- _EXERCICES_:
(1) Renvoyez sans aucune modification le passage de l'extrait sur les réfugiés afghans compris entre « Depuis deux ans Samia » et « dénonce la Genevoise. », bornes incluses.
(2) D'après l'extrait sur les réfugiés afghans, pourquoi les réfugiés au Pakistan vivent-ils le plus discrètement possible ? Répondez en une à trois phrases.

- _EXTRAIT DU DOCUMENT_:
Comme sur cette page Instagram où l’internaute déclare: « La soi-disant République islamique d’Iran – quelle blague! Le traitement brutal qu’ils réservent aux Afghans n’a rien d’islamique ni même d’humain. Depuis des années, les Afghans sont traités comme des animaux, soumis à une discrimination systémique, au harcèlement et à la violence. Même ceux qui ont des papiers en règle sont détenus, accusés à tort d’espionnage et déportés de force dans des conditions humiliantes et cruelles. Le Pakistan d’abord, l’Iran maintenant, nos deux voisins n’ont fait preuve d’aucune pitié ni d’aucun respect à l’égard des Afghans en quête de sécurité et de dignité. Au lieu d’offrir un refuge, ils exploitent, harcèlent et expulsent les Afghans comme des parasites indésirables. Et pourtant, lorsque ces mêmes pays sont confrontés aux attaques d’Israël ou de l’Inde, nous sommes censés nous tenir à leurs côtés, les soutenir et les appeler frères parce que nous partageons une même oumma. Mais où est cette solidarité lorsqu’il s’agit des Afghans? Elle est oubliée, ignorée ou carrément niée.»

Sur une autre vidéo, on voit un jeune homme se faire brutaliser en raison de son origine. Un autre partage encore évoque les problèmes auxquels sont confrontés les Afghans renvoyés chez eux du jour au lendemain. On voit sur la vidéo un Afghan demander son salaire à son employeur iranien, car il va être déporté en Afghanistan, et son patron refuser. «Ce type de comportement est assez fréquent», atteste Mathilde Weibel.

Contraintes de vivre cachées au Pakistan

La situation des réfugiés afghans au Pakistan n’est guère meilleure, témoigne encore l’interprète. En janvier 2025, elle s’est rendue à Islamabad pour y retrouver plusieurs connaissances afghanes réfugiées là-bas, dont Zholia Parsi, une militante féministe, lauréate du prix Martin Ennals 2024. «Zholia sort à peine de chez elle. La police pakistanaise est déjà venue quatre fois lui rendre visite. Elle a demandé les passeports, les visas. (…) Depuis plusieurs mois, la police pakistanaise fait du porte-à-porte chez les réfugiés afghans. Elle arrête les gens sans raison, les emmène dans des camps et parfois, les reconduit à la frontière», écrivait-elle dans Le Courrier à son retour. Avec tous les dangers que cela comporte, en particulier pour les femmes.

Depuis deux ans Samia attend à Islamabad d’être relocalisée par le HCR | © Mathilde Weibel

La frontière entre les deux pays est poreuse et le Pakistan abrite de nombreux Talibans. La méfiance est donc de mise et les réfugiés vivent le plus discrètement possible. C’est le cas de Samia (prénom fictif), ‘installée’ au Pakistan depuis deux ans. Cette Afghane a travaillé dans son pays pour plusieurs ONG étrangères et a dû fuir suite à des menaces. «On lui a même tiré dessus dans la rue», dénonce la Genevoise.

[Enregistrements de relations spatiales]

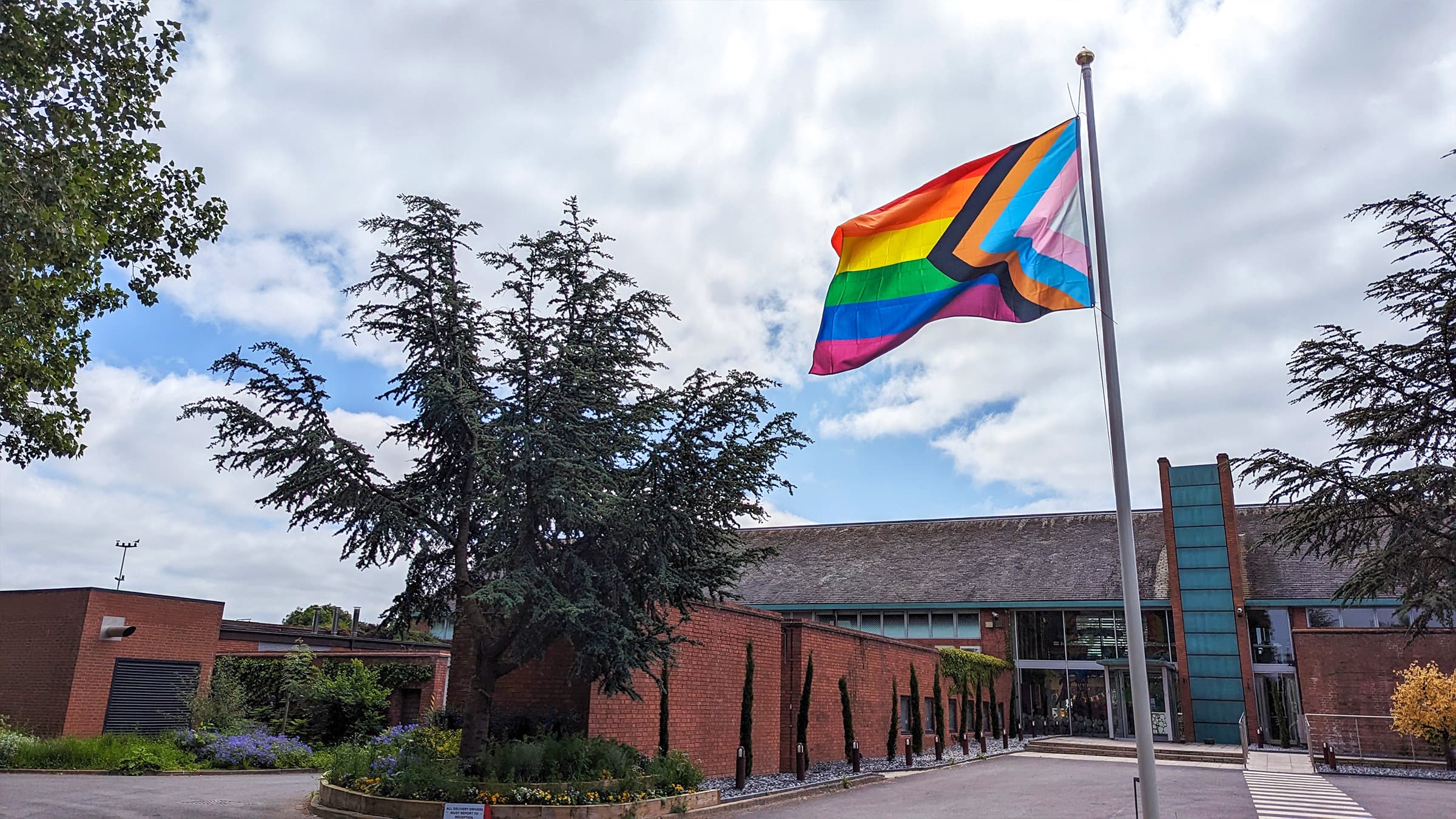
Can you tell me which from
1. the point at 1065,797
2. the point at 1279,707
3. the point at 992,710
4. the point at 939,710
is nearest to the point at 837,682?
the point at 1065,797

- _RÉPONSES FINALES_:
(1)
Depuis deux ans Samia attend à Islamabad d’être relocalisée par le HCR | © Mathilde Weibel

La frontière entre les deux pays est poreuse et le Pakistan abrite de nombreux Talibans. La méfiance est donc de mise et les réfugiés vivent le plus discrètement possible. C’est le cas de Samia (prénom fictif), ‘installée’ au Pakistan depuis deux ans. Cette Afghane a travaillé dans son pays pour plusieurs ONG étrangères et a dû fuir suite à des menaces. «On lui a même tiré dessus dans la rue», dénonce la Genevoise.

(2) La frontière entre les deux pays est poreuse et le Pakistan abrite de nombreux Talibans. La méfiance est donc de mise, et les réfugiés vivent le plus discrètement possible.